* **Provided text**
Post by Webscout » Sun Nov 15, 2020 10:05 am

Saturday, November 14, 2020
Why don't all wills need to be probated?
Lynne Butler, BA LLB East Coast Canada

Recently a regular reader of this blog (looking at you, Webscout) asked me why probate of a will is not required every time a testator passes away. I thought a discussion of that topic would be interesting for all of you readers, so here goes.
The authority to act as an executor comes from the will, not from the probate of the will. Therefore, if the administration of the estate can be accomplished without probate of the will, the executor is entitled to skip the probate process. Such a case might be where the testator who died owned a house jointly with his wife and named her the beneficiary of his RRSP and had no other major assets. Given that scenario, it is unlikely that probating the will would be of any benefit to the estate.

Perhaps it would be useful to understand why going through the probate process (and by this, I mean the courts) is sometimes necessary. Generally speaking, the reasons that give rise to the need for probate are:

- There is real estate in the name of the deceased alone. Land registries and land titles offices will require that a will is probated before they will allow the executor to sell or transfer land that is owned solely by the deceased. This is because the probate order is an order of the court declaring the will to be valid and to be the document that all are to recognize as the will. It eliminates the possibility that someone will later come forward with a different will and accuse the land registry of illegally transferring property. In other words, the probate order indemnifies the land registry.

- The assets are of a high value. When any sort of asset has a high value, even if it's simply a bank account with a large balance, the bank or investment company will almost always insist that the will is probated before they will release funds to the executor. This is for the same reason as I described for the land registries; the probate order indemnifies the bank from someone coming forward later and saying they have a valid will for the deceased.

* **Instructions to follow**
Condense the paragraph of the probate post that begins "The authority to act as an executor" into a shorter version that keeps its main facts.

* **Dataset content**
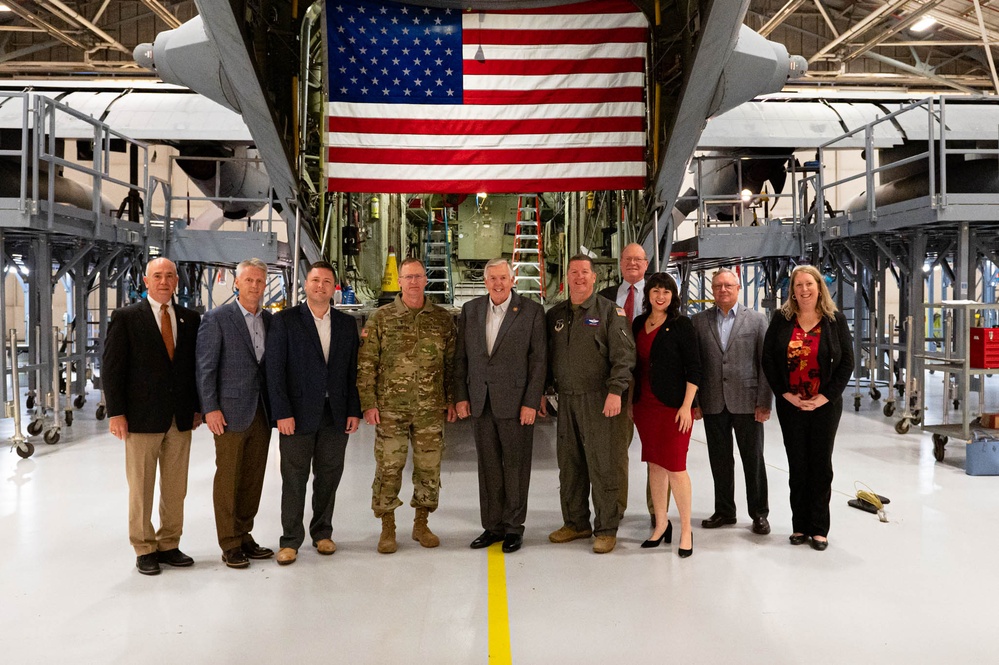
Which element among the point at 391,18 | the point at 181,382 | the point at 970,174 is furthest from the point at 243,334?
the point at 970,174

* **The reply**
An executor's authority comes from the will itself, not from probate, so if the estate can be administered without probate, the executor may skip it. For example, probate would likely bring no benefit where the deceased owned a house jointly with his wife, named her beneficiary of his RRSP, and had no other major assets.